§ **Exercise task**
Convert the records below into a numbered list with one entry per line. Leave out the blank lines and the picture markers.

>> Start Recorded data

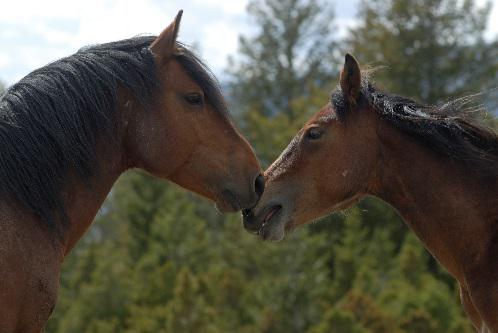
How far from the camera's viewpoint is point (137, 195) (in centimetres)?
2605

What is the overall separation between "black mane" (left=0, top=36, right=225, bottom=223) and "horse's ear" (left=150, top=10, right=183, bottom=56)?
0.19 feet

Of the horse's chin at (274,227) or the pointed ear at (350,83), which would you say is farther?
the horse's chin at (274,227)

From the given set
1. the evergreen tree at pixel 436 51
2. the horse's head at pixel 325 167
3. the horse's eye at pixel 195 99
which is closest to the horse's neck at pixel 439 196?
the horse's head at pixel 325 167

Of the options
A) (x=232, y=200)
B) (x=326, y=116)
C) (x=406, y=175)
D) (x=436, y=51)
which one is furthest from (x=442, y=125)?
(x=436, y=51)

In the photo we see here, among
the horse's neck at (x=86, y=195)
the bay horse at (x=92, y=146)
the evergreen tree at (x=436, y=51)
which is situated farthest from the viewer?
the evergreen tree at (x=436, y=51)

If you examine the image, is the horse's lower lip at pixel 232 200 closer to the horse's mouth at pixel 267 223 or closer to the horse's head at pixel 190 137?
the horse's head at pixel 190 137

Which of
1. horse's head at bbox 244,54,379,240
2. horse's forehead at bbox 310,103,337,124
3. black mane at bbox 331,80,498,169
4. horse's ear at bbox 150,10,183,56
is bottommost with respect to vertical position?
horse's head at bbox 244,54,379,240

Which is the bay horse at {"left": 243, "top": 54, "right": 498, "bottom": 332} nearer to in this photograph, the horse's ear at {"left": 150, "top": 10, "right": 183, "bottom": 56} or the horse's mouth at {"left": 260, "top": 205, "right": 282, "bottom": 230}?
the horse's mouth at {"left": 260, "top": 205, "right": 282, "bottom": 230}

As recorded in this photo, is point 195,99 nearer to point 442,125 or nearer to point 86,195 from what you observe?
point 86,195

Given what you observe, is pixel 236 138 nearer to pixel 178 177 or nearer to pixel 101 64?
pixel 178 177

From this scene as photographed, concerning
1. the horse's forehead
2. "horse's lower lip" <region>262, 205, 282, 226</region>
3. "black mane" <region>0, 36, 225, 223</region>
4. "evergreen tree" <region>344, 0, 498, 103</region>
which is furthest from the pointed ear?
"evergreen tree" <region>344, 0, 498, 103</region>

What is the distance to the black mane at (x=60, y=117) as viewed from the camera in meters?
4.36

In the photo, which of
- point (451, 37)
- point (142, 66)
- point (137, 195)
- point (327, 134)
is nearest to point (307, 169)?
point (327, 134)

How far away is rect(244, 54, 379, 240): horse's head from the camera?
19.2ft
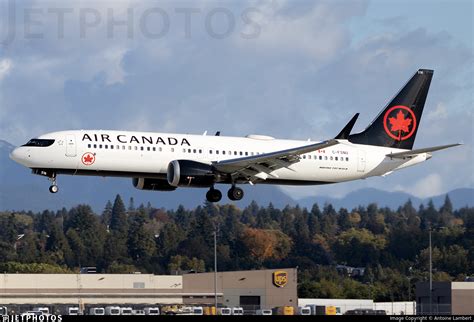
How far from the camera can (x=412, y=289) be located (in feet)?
403

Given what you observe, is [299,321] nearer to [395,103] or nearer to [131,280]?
[395,103]

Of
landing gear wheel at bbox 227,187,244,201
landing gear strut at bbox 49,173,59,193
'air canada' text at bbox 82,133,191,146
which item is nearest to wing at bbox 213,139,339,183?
landing gear wheel at bbox 227,187,244,201

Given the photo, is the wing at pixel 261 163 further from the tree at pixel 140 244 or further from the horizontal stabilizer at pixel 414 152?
the tree at pixel 140 244

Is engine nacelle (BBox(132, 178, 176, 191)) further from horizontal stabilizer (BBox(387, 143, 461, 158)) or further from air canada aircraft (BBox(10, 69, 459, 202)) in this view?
horizontal stabilizer (BBox(387, 143, 461, 158))

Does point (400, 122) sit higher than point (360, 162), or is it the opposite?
point (400, 122)

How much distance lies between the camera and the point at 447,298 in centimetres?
9569

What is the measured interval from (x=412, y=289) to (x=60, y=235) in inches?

>> End Recorded data

§ **Completed task**
1. How far from the camera's viewpoint is point (137, 195) (in centimetres)?
2. 2605
3. What is the overall separation between "black mane" (left=0, top=36, right=225, bottom=223) and "horse's ear" (left=150, top=10, right=183, bottom=56)?
4. 0.19 feet
5. Of the horse's chin at (274,227) or the pointed ear at (350,83), which would you say is farther?
6. the horse's chin at (274,227)
7. From the given set
8. 1. the evergreen tree at pixel 436 51
9. 2. the horse's head at pixel 325 167
10. 3. the horse's eye at pixel 195 99
11. which is closest to the horse's neck at pixel 439 196?
12. the horse's head at pixel 325 167
13. Of the options
14. A) (x=232, y=200)
15. B) (x=326, y=116)
16. C) (x=406, y=175)
17. D) (x=436, y=51)
18. which one is furthest from (x=442, y=125)?
19. (x=436, y=51)
20. In the photo we see here, among
21. the horse's neck at (x=86, y=195)
22. the bay horse at (x=92, y=146)
23. the evergreen tree at (x=436, y=51)
24. which is situated farthest from the viewer?
25. the evergreen tree at (x=436, y=51)
26. If you examine the image, is the horse's lower lip at pixel 232 200 closer to the horse's mouth at pixel 267 223 or closer to the horse's head at pixel 190 137?
27. the horse's head at pixel 190 137
28. Which of
29. 1. horse's head at bbox 244,54,379,240
30. 2. horse's forehead at bbox 310,103,337,124
31. 3. black mane at bbox 331,80,498,169
32. 4. horse's ear at bbox 150,10,183,56
33. is bottommost with respect to vertical position?
34. horse's head at bbox 244,54,379,240
35. Which is the bay horse at {"left": 243, "top": 54, "right": 498, "bottom": 332} nearer to in this photograph, the horse's ear at {"left": 150, "top": 10, "right": 183, "bottom": 56} or the horse's mouth at {"left": 260, "top": 205, "right": 282, "bottom": 230}?
36. the horse's mouth at {"left": 260, "top": 205, "right": 282, "bottom": 230}
37. As recorded in this photo, is point 195,99 nearer to point 442,125 or nearer to point 86,195 from what you observe?
38. point 86,195
39. Given what you observe, is pixel 236 138 nearer to pixel 178 177 or nearer to pixel 101 64?
40. pixel 178 177
41. From this scene as photographed, concerning
42. 1. the horse's forehead
43. 2. "horse's lower lip" <region>262, 205, 282, 226</region>
44. 3. "black mane" <region>0, 36, 225, 223</region>
45. 4. "evergreen tree" <region>344, 0, 498, 103</region>
46. which is furthest from the pointed ear?
47. "evergreen tree" <region>344, 0, 498, 103</region>
48. What is the distance to the black mane at (x=60, y=117) as viewed from the camera in meters?
49. 4.36
50. In the photo, which of
51. - point (451, 37)
52. - point (142, 66)
53. - point (137, 195)
54. - point (327, 134)
55. is nearest to point (307, 169)?
56. point (327, 134)
57. How far away is rect(244, 54, 379, 240): horse's head from the camera?
58. 19.2ft
59. How far from the camera can (x=412, y=289) be located (in feet)?
60. 403
61. Given what you observe, is [299,321] nearer to [395,103] or nearer to [131,280]?
62. [395,103]
63. Of
64. landing gear wheel at bbox 227,187,244,201
65. landing gear strut at bbox 49,173,59,193
66. 'air canada' text at bbox 82,133,191,146
67. which item is nearest to wing at bbox 213,139,339,183?
68. landing gear wheel at bbox 227,187,244,201
69. Given the photo, is the wing at pixel 261 163 further from the tree at pixel 140 244 or further from the horizontal stabilizer at pixel 414 152?
70. the tree at pixel 140 244
71. Is engine nacelle (BBox(132, 178, 176, 191)) further from horizontal stabilizer (BBox(387, 143, 461, 158)) or further from air canada aircraft (BBox(10, 69, 459, 202)) in this view?
72. horizontal stabilizer (BBox(387, 143, 461, 158))
73. Does point (400, 122) sit higher than point (360, 162), or is it the opposite?
74. point (400, 122)
75. How much distance lies between the camera and the point at 447,298 in centimetres?
76. 9569
77. What is the measured interval from (x=412, y=289) to (x=60, y=235) in inches?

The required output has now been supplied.